If you live 7 years beyond treatment and die of another cause, in BB's data, you are counted as a fatality. Thus, to be a survivor, you have to have survived everything. That makes these statistics all the more impressive.

Total Therapy 3 was initiated five years ago, and thus there are only five years of data. There are much longer data sets for Total Therapy 1 and 2 -- the survival curves show a similar plateau after a number of years -- i.e. if you survive that long, you're probably cure. Unfortunately, in Total Therapy 1 and 2, the cure rates weren't high enough. But Total Therapy 3 -- which added Velcade, Revlimid and some other changes in therapy cadence -- has been remarkable.



This graph shows both low and high risk myeloma patients. The gold standard chart is event-free survival, which shows that after five years out, close to 80% of all TT3 folks are still alive. Compare with, over time, the survival rates of TT1 (around 25% at five years, TT2 without thalidomide (around 40%), TT2 with thalidomide (around 60%), etc. You can see the shape of the curves are relatively predictable. They key is where that plateau forms -- plateau meaning that beyond that point, if you haven't had recurrent myeloma, it won't be coming back. BB currently believes this is around 72 months from starting treatment.

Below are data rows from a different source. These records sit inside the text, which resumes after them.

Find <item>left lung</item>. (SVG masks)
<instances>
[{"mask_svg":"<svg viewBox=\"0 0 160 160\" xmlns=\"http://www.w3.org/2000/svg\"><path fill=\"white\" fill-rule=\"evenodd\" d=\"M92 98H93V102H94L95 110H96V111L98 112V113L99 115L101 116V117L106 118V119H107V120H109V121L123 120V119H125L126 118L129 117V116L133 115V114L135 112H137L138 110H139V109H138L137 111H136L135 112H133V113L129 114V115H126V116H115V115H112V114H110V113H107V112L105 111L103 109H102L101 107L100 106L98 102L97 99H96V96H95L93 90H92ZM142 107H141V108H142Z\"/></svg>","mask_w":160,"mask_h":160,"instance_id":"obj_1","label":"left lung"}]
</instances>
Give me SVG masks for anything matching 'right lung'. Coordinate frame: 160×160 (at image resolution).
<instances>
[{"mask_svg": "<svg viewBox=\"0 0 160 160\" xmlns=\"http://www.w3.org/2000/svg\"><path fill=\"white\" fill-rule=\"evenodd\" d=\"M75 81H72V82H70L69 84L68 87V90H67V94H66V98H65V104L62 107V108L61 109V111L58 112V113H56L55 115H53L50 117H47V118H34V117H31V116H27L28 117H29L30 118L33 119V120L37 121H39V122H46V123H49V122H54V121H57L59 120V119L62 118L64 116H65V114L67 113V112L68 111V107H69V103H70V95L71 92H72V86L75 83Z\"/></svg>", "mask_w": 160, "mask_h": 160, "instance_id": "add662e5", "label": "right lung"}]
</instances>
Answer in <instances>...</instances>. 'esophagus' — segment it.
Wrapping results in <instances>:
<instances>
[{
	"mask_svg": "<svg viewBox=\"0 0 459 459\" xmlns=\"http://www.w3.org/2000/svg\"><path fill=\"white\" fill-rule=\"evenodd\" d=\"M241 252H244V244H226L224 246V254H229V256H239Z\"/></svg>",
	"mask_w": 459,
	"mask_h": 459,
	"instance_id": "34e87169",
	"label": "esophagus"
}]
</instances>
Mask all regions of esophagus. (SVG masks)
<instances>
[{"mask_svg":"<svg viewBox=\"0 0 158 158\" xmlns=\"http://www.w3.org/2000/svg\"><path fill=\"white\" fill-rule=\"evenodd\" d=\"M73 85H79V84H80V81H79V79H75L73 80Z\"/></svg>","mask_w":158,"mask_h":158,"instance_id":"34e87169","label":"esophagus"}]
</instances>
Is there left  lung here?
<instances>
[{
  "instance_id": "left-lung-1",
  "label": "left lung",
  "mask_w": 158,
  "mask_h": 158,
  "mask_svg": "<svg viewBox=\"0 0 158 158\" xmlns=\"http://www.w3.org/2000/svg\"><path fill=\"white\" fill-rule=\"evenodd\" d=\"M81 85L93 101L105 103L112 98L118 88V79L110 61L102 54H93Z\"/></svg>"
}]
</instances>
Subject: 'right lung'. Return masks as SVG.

For low risk disease, the data is even better.

As for the percentage survival rate for other types of therapy, nobody keeps statistics because nobody else believes the disease is curable. I was flat out told by my first hematologist, who did ultimately suggest I check out Arkansas, that he did not believe transplant even prolonged life, much less cured the disease. He is still an advocate of a transplant only because that means you can go off all therapy -- until it comes back. So they don't bother tracking this. I only know this: while the data looks back five years, so doesn't reflect the full benefit of Velcade, the American Cancer Society published last year that five year survival is 34%. Some of those people get poor care, but some also get Total Therapy. So to interpolate from that, overall survival from other methods has to be a hell of a lot lower than Total Therapy. New drugs, such as Carfilzomib and Pomalidomide, may change the game when they come out in a few years but nobody is talking about them like a cure.

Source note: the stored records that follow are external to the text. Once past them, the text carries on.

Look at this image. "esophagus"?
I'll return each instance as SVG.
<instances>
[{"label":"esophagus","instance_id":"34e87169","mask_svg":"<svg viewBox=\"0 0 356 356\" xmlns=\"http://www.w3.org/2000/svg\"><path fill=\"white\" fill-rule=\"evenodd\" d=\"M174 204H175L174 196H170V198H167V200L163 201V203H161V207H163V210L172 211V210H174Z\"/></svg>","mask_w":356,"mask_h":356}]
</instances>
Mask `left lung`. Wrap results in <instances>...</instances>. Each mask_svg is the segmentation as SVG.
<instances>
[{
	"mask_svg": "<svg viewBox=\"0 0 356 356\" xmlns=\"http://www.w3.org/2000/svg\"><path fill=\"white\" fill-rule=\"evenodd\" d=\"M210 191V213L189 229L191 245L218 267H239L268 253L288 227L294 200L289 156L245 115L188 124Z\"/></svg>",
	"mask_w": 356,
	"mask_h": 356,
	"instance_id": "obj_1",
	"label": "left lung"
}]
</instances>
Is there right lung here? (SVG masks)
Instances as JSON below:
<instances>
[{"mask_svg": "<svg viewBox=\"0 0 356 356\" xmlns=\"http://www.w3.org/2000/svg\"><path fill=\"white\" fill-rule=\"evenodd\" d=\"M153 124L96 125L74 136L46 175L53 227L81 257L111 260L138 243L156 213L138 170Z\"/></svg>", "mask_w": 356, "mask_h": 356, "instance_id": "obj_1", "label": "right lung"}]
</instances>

Question: In number 4 are you saying the average age at diagnosis of low risk myeloma patients receiving TT3 are 71 years old. I thought it was the young and healthy myeloma patient recommended for this treatment method.

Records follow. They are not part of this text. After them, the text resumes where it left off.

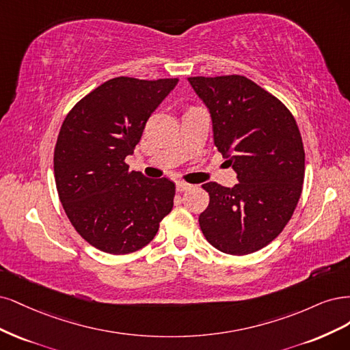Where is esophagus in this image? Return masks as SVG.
<instances>
[{
  "label": "esophagus",
  "instance_id": "obj_1",
  "mask_svg": "<svg viewBox=\"0 0 350 350\" xmlns=\"http://www.w3.org/2000/svg\"><path fill=\"white\" fill-rule=\"evenodd\" d=\"M191 187H193V186L189 185V183H185V182H177V183H176V189H177V191H185V190L191 189Z\"/></svg>",
  "mask_w": 350,
  "mask_h": 350
}]
</instances>
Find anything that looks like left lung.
<instances>
[{
    "label": "left lung",
    "mask_w": 350,
    "mask_h": 350,
    "mask_svg": "<svg viewBox=\"0 0 350 350\" xmlns=\"http://www.w3.org/2000/svg\"><path fill=\"white\" fill-rule=\"evenodd\" d=\"M208 107L213 144L239 183L202 185L209 205L199 215L205 239L222 253L263 249L285 228L302 191L306 152L286 106L243 75L190 77Z\"/></svg>",
    "instance_id": "8db88e82"
}]
</instances>
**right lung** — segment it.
Returning a JSON list of instances; mask_svg holds the SVG:
<instances>
[{
	"label": "right lung",
	"mask_w": 350,
	"mask_h": 350,
	"mask_svg": "<svg viewBox=\"0 0 350 350\" xmlns=\"http://www.w3.org/2000/svg\"><path fill=\"white\" fill-rule=\"evenodd\" d=\"M177 83L111 78L78 101L62 123L53 154L56 189L77 232L101 252L142 249L173 209L172 180L131 172L125 159Z\"/></svg>",
	"instance_id": "1"
}]
</instances>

This data comes from different places. I recall hearing that the median (not to say the average) age at diagnosis of Myeloma overall was 71, however I suspect this is coming down into the 60s as more and more young people are getting the disease. BB will transplant people older than 71 and has been doing this for some time. It is another area of disagreement between him and other doctors. Here, I tend to be political correct and shy away from strongly suggesting that an older person dive into this program because (a) they might be sick from something else, (b) the treatment is not a lot of fun, and (c) there is an increased treatment-related mortality from treatment as age advances -- perhaps 3% or so. This is not trivial, but compare that against 70% mortality from the disease itself over a five year timeframe and it starts to come into focus. It's an individual choice, of course. In the case of your wife, I would probably at least get a second opinion from a myeloma specialist (if not BB himself) to discuss transplant. The woman I first consulted about Total Therapy was a patient, now cured, who was in her late 50s when she received treatment and was transplanted despite the fact that she had lupus. So he is more aggressive in transplantation than are most places.

I hope these answers are useful to you, and to your wife, as you navigate your own way through your battle. There is more hope than ever for Myeloma patients, whether it is through the Arkansas approach or through the variety of new and effective drugs that have come on the market in the last five years, and which are continuing to be developed. I hope that you have many long healthy and happy years ahead of you both.